Heather O’Neill is an Emmy and Peabody Award-winning journalist and documentary filmmaker. She produced “Help Us Find Sunil Tripathi,” which screened at the Hot Docs International Film Festival and other festivals around the world. O’Neill directed and produced over twenty documentaries with the “CNN Presents” series. She also directed and produced CNN’s “Planet in Peril” series and produced Christiane Amanpour’s award-winning film “Generation Islam.”
“No Ordinary Life” is screening at the 2021 Tribeca Film Festival, which is taking place June 9-20.
W&H: Describe the film for us in your own words.
HO: In a field dominated by men, five pioneering camerawomen went to the frontlines of wars, disasters, and revolutions to find the truth. As colorful as they were accomplished, these women made their mark by capturing some of the most iconic images, from Tiananmen Square to the Arab Spring uprising — but the world doesn’t know it was women behind the camera.
In the midst of unfolding chaos, the pictures they took both shocked and informed the world. The narrative of the film is driven by the events these women covered, woven with their own personal stories behind the camera, as each woman is transformed by her experiences.
But the stories they shared with the world don’t reveal what they had to overcome: sexism, skepticism, physical and emotional strain, and the trauma of what they witnessed and went through.
W&H: What drew you to this story?
HO: I knew four of the camerawomen featured in our film and for years I’ve wanted to tell their story. I wanted to make a film that allowed the audience to be immersed in the experience of being behind the camera — the sound, the signs, the reading of faces, the split-second decisions, and their sense of what was about to unfold.
These women believed in themselves and transcended the boundaries of gender. They were unstoppable.
W&H: What do you want people to think about after they watch the film?
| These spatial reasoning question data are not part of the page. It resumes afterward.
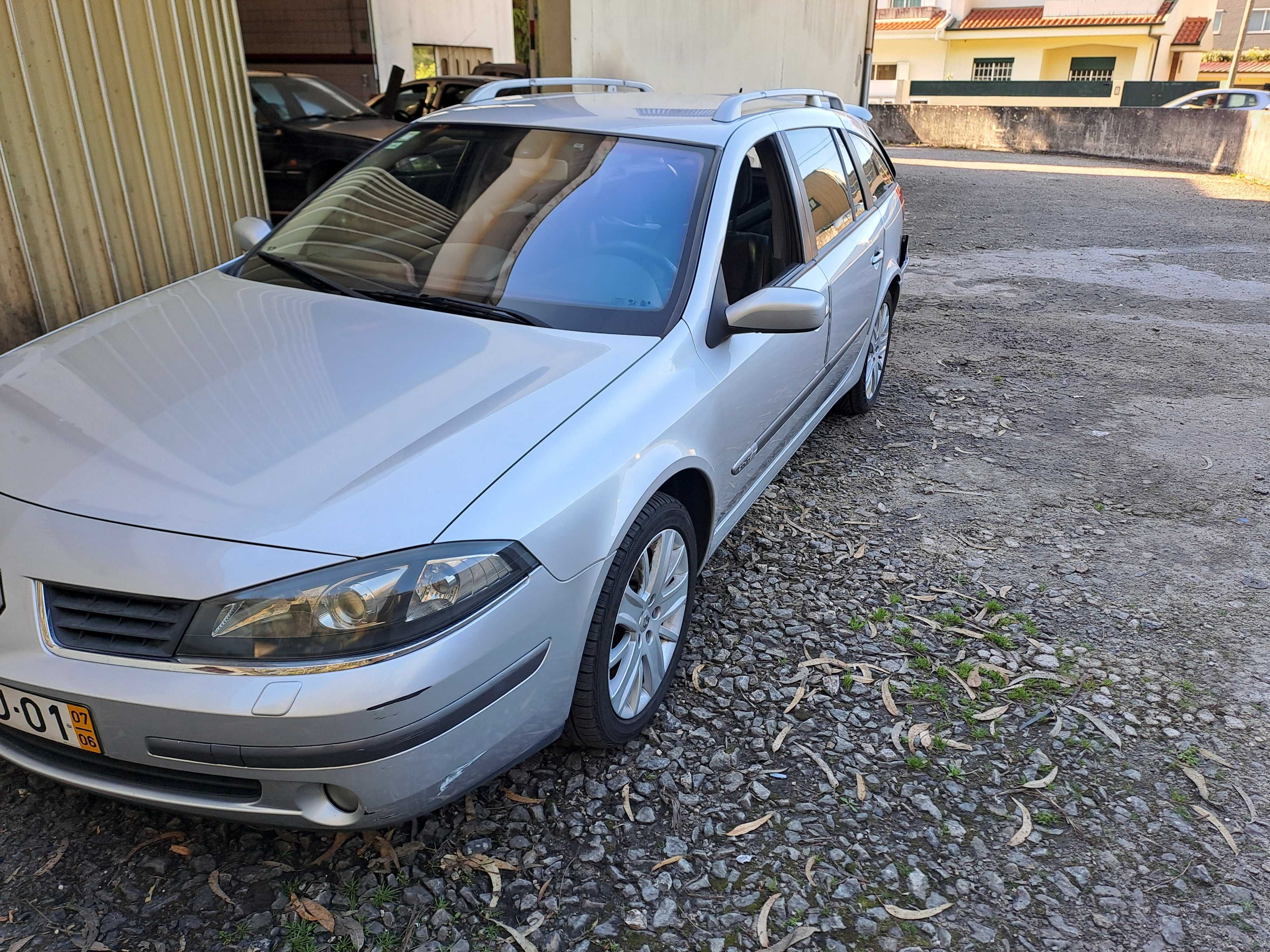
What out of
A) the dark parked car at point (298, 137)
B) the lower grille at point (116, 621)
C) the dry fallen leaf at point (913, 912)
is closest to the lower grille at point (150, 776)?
the lower grille at point (116, 621)

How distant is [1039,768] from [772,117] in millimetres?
2603

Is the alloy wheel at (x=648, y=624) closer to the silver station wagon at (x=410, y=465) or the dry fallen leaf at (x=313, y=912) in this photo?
the silver station wagon at (x=410, y=465)

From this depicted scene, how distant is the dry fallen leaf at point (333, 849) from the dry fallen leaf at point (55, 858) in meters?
0.60

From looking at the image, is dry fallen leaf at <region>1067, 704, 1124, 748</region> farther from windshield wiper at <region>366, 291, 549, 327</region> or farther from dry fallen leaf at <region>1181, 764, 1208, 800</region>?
windshield wiper at <region>366, 291, 549, 327</region>

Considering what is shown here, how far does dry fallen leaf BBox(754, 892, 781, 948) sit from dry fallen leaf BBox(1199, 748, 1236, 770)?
4.75ft

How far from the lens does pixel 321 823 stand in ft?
6.74

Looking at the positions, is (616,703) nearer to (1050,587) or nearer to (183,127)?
(1050,587)

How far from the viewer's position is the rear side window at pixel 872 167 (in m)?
4.96

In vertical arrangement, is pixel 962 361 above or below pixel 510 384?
below

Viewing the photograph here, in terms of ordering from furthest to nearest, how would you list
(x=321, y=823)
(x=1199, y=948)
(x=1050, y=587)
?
(x=1050, y=587)
(x=1199, y=948)
(x=321, y=823)

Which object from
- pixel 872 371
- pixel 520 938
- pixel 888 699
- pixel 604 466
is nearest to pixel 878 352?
pixel 872 371

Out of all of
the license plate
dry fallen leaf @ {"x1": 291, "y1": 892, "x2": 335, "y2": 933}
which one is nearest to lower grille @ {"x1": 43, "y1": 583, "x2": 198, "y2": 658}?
the license plate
HO: I want viewers to think that there is great value in telling women’s stories. A film about five strong, accomplished camerawomen has the potential to transform existing beliefs about the power of women. There has also been a lot discounting and derision of journalism recently, and this film sends a powerful message about the importance of journalists.
W&H: What was the biggest challenge in making the film?
HO: It was challenging at times to get our characters to fully open up and talk about themselves. I think it was a combination of humility and a hesitance to talk about how they processed the trauma that they witnessed or experienced. Over the course of filming, I wondered if I was instead telling a story about a group of men, if they would have been reluctant in that way?
W&H: How did you get your film funded? Share some insights into how you got the film made.
HO: I have been making documentaries for years, but this was my first feature doc as a director. We self-funded for the first year, as I knew we had to come up with a proof of concept for the film. Over the next two years, I applied for every grant whose mission aligned with our story and got a long series of nos.
By some stroke of alchemy, I was awarded a grant from the Helen Gurley Brown Foundation. It’s not something you can apply for, so I am very grateful that they discovered our story and decided to support a female director.
W&H: What inspired you to become a filmmaker?
HO: I have always loved documentaries. I knew the minute I picked up a Hi8 camera in college that I wanted to tell stories visually.
W&H: What’s the best and worst advice you’ve received?
HO: The best advice I ever got was from a female director when I was a young producer: “Don’t let anyone make you feel like you don’t belong here.”
The worst advice was from a male producer: “Perhaps you should speak up less.” I can’t say here what I told him.
W&H: What advice do you have for other women directors?
HO: Make your film. Don’t wait for permission. Focus, put the work in, and you will find a way forward.
W&H: Name your favorite woman-directed film and why?
HO: That’s a tough question! I loved Sophia Nahli Allison’s film “A Love Song for Latasha.” It is a beautiful and heartbreaking story that is presented in such an imaginative way. I can’t wait to see what she does next.
Another favorite documentary is “Speed Sisters,” directed by Amber Fares. It’s a film about the first all-woman race car driving team in the Middle East. The characters are so engaging, and you follow them along their journey as they compete in a male-dominated field.
Kim Longinotto is a brilliant director, and her characters are incredibly vivid storytellers on their own. “Dreamcatcher” is one of the best films I’ve ever seen.
W&H: How are you adjusting to life during the COVID-19 pandemic? Are you keeping creative, and if so, how?
HO: Luckily, most of the film was shot before the pandemic. We spent the time in lockdown editing, and I was able to collaborate seamlessly with my editor using Frame.io.
W&H: The film industry has a long history of underrepresenting people of color onscreen and behind the scenes and reinforcing — and creating — negative stereotypes. What actions do you think need to be taken to make Hollywood and/or the doc world more inclusive?
HO: I am hopeful that the doc world is beginning to change. We are all seeing new partnerships and production companies whose mission is to support female and filmmakers of color.
But one harsh reality of the doc world is the lack of women and people of color as sales agents and distributors. These are the key decision makers. A more inclusive business side would be a positive step forward.